HFT results in what is called hot potato volume. Positions are being ping-ponged between high-frequency traders and the other marketmakers. Thus there is the creation of great volume and no concurrent depth. For orders to be absorbed, buyers must hold their positions for a longer time than just a few seconds.”

And then merely counters that with a argumentum ad populum:

"With more than a decade in existence, high-frequency trading is now more or less an accepted part of the stock markets. There is a consensus that, on average, HFT has added liquidity to the markets and reduced trading costs."

The evidence appears rather weak for that position.

2 comments

That "mere facilitation" is extremely valuable. Do you think stock exchanges themselves are valuable and worth paying for? They bring buyers and sellers together in a centralized place, merely facilitating a pre-existing desire to trade, taking a small cut in the process.

Imagine a world without them. When you want to buy a share of Microsoft, you could call all your friends seeing if they want to sell any or know someone who does. That could take forever or you might never trade. Search costs are real.

Much like the stock exchange helps buyers and sellers find one another in the same security, HFT helps buyers and sellers find one another across exchanges, securities or risk factors. They basically create a meta-market for you, at very little cost. Typical HFT profit margins are fractions of a cent per share traded, similar in magnitude to what the exchange earns.

To give a real example, imagine you want to sell Valeant Pharmaceuticals after their latest scandal. You only have access to the US markets. There's an abundance of sellers in New York pushing the price down, but over in Canada, the price is a little higher. Someone in Toronto just read the latest report, thinks the price will rise, and put a bid in, but he only has access to the Canadian markets. The two of you wish you could find one another, but you can't.
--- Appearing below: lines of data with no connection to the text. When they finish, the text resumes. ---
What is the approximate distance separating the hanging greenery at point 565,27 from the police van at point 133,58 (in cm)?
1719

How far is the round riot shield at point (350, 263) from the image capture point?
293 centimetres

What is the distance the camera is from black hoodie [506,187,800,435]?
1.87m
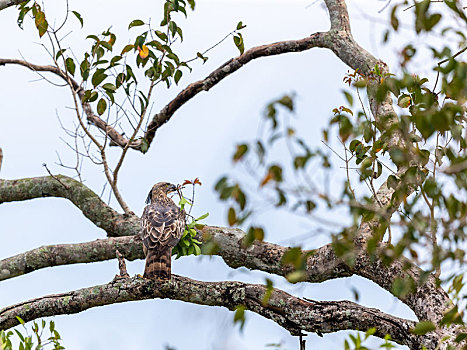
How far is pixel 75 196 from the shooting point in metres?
6.47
An HFT algo with real-time data from Canada and the foreign exchange rate places a bid on the NYSE, tightening the spread. You sell to them. They turn around and hedge their stock exposure by selling to the guy in Toronto, and trade an FX futures contract in Chicago. This is "mere facilitation", but it helped two traders transact at a better price than they would have otherwise, and forces convergence between two related markets to make them more efficient. Automation lets him run this same trade over thousands of securities for very low margins, making a few dollars in each every day. How is that not a great thing?
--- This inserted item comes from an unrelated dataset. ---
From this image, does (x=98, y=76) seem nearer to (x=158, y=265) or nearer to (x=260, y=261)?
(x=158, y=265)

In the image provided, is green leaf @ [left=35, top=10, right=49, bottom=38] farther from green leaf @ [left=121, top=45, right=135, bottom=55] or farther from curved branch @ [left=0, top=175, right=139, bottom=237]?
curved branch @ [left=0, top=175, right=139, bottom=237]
"The evidence appears rather weak for that position."

Sure, and it's exactly not a scientifically backed site. "Not obviously pathological" was the intended message from my part. I have no strong opinion on the matter. My weak belief is that it's non-pathological, and thus not worth chiding.

Any real world system that has enough degrees of freedom to function and not be too brittle and cumbersome is bound to have loopholes and such. Which are ok, as long as they are not grossly parasitical.